Erforderliche Arbeiten →
**1.** Gib aus dem Forumsthread zu TCP und UDP alles von „Das meiner Meinung“ bis hinunter zu „erst mal zweitrangig.“ wortgetreu wieder.
**2.** Schreibe aus den Einträgen alles von der Zeile mit „What is the overall“ bis hinunter zur Zeile mit „Answer: (672,627) →“ unverändert aus, beide Zeilen eingeschlossen.

Ausgewählter Text →
★ ★ ★ ★

Fazit: Um die Echtzeit musst du dir mit Java TCP Sockets keine Gedanken machen.


----------



## tuxedo (19. Jul 2011)

ice-breaker hat gesagt.:


> In einem Netzwerk mit einem Ping von 1ms wird dementsprechend eine Nachricht von Spieler A zum Server und von Server A zu allen Spielern jeweils ungefähr 2ms benötigen. Übers Internet mit einem Ping von 40ms sind wir also immernoch bei nur 80ms, also unter einer Zehntelsekunde, das sollte denke ich für deine Echtzeit vollkommen ausreichen.
> 
> Fazit: Um die Echtzeit musst du dir mit Java TCP Sockets keine Gedanken machen.



Kann dir zu 50% zustimmen. Wenn man den Nagle-Algorithmus auf dem Socket abschaltet, dann geht das ziemlich schnell und es wird für vieles reichen. Allgemein kann man aber nicht sagen dass TCP UDP in nichts nachsteht was die Geschwindigkeit betrifft. 80ms sind auch in Echtzeit-Übertragungen nicht ohne. Bei einer Audio oder Videoübertragung merkt man 80ms recht deutlich. Die 80ms Latenz nerven da ziemlich. Und bei etwa 150ms ist das ganze nicht mehr auszuhalten. 
Es kommt also drauf an was du überträgst und wie du es überträgst. Wenn du nur nen Mausklick übertragen willst, dann sind wohl auch 200ms noch okay. 

- Alex


----------



## FArt (19. Jul 2011)

Das meiner Meinung nach ist alles viel zu technisch (low level), für deine Anwendung erst mal irrelevant.

Dem Javaentwickler würde ich den Tipp geben, eine gute API zu verwenden, z.B. Apache MINA oder JBoss Netty. Damit kann man schnell und einfach einen Broadcast (das ist es ja eigentlich, was du machen möchtest) realisieren. Das darunter liegende Protokoll ist konfigurierbar und erst mal zweitrangig.

Einem unerfahrenen VWLer würde ich sagen: wenn du technisch (und in der Programmierung) begabt, interessiert und ehrgeizig bist, bekommst du das hin. Sonst ist das eher ein wenig zu hoch gegriffen.


----------



## editOr (23. Jul 2011)

Vielen Dank für die Inputs

Tatsächlich sagt mir der Unterschied von UDP und TCP grundsätzlich (noch) nichts.

★ ★ ★ ★

Bereitgestellte Einträge →
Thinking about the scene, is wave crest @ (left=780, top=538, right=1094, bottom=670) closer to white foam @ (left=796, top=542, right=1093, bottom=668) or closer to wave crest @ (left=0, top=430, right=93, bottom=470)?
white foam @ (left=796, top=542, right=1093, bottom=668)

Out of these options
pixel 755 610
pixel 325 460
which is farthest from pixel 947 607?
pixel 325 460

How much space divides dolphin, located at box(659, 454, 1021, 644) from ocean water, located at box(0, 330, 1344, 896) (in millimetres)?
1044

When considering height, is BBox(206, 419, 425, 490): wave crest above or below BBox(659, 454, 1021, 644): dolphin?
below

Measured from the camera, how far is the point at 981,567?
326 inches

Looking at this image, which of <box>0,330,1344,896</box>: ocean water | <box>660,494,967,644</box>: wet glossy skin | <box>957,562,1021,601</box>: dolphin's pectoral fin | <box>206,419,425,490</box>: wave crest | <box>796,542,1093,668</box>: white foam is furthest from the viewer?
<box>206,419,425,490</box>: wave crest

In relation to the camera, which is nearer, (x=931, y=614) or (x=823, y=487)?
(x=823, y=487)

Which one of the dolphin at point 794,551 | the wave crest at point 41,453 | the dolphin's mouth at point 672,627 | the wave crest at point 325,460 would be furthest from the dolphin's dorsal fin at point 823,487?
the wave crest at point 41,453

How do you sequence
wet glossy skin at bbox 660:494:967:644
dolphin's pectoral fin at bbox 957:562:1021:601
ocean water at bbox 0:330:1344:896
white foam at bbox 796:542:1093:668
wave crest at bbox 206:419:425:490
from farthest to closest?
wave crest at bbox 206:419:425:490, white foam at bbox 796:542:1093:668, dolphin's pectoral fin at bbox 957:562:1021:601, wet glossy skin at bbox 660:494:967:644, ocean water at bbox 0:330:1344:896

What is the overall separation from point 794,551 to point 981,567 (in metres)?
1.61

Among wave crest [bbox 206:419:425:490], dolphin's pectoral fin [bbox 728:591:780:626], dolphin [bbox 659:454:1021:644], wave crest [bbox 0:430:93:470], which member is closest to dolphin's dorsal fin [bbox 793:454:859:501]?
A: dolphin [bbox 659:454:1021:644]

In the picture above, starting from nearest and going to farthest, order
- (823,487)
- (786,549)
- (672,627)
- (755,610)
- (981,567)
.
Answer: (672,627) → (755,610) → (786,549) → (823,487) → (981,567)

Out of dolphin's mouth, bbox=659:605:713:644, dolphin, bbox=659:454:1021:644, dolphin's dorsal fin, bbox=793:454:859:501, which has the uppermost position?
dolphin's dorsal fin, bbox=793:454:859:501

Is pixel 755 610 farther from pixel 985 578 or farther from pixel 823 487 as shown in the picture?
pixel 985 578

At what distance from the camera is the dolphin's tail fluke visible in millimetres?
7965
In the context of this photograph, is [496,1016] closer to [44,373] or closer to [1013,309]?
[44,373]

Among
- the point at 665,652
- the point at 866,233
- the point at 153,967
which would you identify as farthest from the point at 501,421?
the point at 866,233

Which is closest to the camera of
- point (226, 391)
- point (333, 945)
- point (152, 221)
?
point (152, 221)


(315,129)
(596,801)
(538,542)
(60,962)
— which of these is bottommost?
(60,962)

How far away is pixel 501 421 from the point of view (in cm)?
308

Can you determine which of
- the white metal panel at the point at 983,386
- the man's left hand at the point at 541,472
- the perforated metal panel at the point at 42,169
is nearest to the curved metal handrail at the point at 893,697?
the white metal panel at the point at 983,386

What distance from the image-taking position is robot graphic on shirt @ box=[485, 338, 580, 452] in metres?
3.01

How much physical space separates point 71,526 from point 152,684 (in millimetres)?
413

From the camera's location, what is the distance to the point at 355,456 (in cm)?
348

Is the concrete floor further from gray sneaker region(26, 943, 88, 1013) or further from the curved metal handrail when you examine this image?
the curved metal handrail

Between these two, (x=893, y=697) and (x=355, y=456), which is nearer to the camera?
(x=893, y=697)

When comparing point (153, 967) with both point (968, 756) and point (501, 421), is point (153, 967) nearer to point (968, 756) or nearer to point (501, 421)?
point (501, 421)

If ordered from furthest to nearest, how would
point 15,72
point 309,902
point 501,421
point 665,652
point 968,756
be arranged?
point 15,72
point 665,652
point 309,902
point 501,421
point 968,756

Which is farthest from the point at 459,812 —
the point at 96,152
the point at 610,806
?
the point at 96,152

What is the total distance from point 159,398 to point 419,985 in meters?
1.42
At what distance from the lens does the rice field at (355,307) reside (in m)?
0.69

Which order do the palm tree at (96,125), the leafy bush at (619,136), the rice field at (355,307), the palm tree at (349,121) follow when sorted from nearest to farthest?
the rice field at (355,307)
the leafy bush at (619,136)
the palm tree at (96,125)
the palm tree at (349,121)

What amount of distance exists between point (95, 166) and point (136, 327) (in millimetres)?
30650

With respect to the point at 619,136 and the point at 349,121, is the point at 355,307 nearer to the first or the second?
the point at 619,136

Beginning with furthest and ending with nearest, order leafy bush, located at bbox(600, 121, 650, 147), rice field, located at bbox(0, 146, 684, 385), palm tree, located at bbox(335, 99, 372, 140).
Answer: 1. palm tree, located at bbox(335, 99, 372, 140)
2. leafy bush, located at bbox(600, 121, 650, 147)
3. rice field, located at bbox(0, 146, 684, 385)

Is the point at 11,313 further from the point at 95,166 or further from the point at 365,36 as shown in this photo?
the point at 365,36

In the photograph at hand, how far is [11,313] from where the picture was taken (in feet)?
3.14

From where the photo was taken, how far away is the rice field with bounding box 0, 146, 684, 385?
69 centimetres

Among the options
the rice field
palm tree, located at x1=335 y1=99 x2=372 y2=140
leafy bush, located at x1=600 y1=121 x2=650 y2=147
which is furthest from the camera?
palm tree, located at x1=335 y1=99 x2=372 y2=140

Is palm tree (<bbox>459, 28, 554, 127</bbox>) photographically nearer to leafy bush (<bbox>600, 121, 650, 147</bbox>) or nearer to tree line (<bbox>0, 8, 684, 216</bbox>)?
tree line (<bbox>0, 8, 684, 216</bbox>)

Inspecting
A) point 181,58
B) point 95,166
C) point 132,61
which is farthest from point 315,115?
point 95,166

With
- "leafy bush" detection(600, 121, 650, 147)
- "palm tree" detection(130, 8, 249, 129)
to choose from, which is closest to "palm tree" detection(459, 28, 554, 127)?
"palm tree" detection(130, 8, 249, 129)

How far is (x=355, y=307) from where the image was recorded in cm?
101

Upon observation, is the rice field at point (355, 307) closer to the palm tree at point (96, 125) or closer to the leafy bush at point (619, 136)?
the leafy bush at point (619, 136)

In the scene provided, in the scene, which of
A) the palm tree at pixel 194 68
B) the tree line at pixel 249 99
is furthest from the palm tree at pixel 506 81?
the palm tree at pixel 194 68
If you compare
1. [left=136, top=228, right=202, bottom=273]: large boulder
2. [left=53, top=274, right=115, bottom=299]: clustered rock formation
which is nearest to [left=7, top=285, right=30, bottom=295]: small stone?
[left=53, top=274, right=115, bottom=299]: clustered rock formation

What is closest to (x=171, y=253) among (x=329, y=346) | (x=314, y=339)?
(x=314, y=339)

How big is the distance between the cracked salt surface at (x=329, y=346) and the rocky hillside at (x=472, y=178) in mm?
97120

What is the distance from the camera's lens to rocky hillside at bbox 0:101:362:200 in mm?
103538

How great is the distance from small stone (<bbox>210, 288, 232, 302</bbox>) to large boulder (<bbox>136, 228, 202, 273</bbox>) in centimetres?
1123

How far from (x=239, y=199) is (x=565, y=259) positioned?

★ ★ ★ ★

Erwartete Ergebnisse →
**1.**
Das meiner Meinung nach ist alles viel zu technisch (low level), für deine Anwendung erst mal irrelevant.

Dem Javaentwickler würde ich den Tipp geben, eine gute API zu verwenden, z.B. Apache MINA oder JBoss Netty. Damit kann man schnell und einfach einen Broadcast (das ist es ja eigentlich, was du machen möchtest) realisieren. Das darunter liegende Protokoll ist konfigurierbar und erst mal zweitrangig.

**2.**
What is the overall separation from point 794,551 to point 981,567 (in metres)?
1.61

Among wave crest [bbox 206:419:425:490], dolphin's pectoral fin [bbox 728:591:780:626], dolphin [bbox 659:454:1021:644], wave crest [bbox 0:430:93:470], which member is closest to dolphin's dorsal fin [bbox 793:454:859:501]?
A: dolphin [bbox 659:454:1021:644]

In the picture above, starting from nearest and going to farthest, order
- (823,487)
- (786,549)
- (672,627)
- (755,610)
- (981,567)
.
Answer: (672,627) → (755,610) → (786,549) → (823,487) → (981,567)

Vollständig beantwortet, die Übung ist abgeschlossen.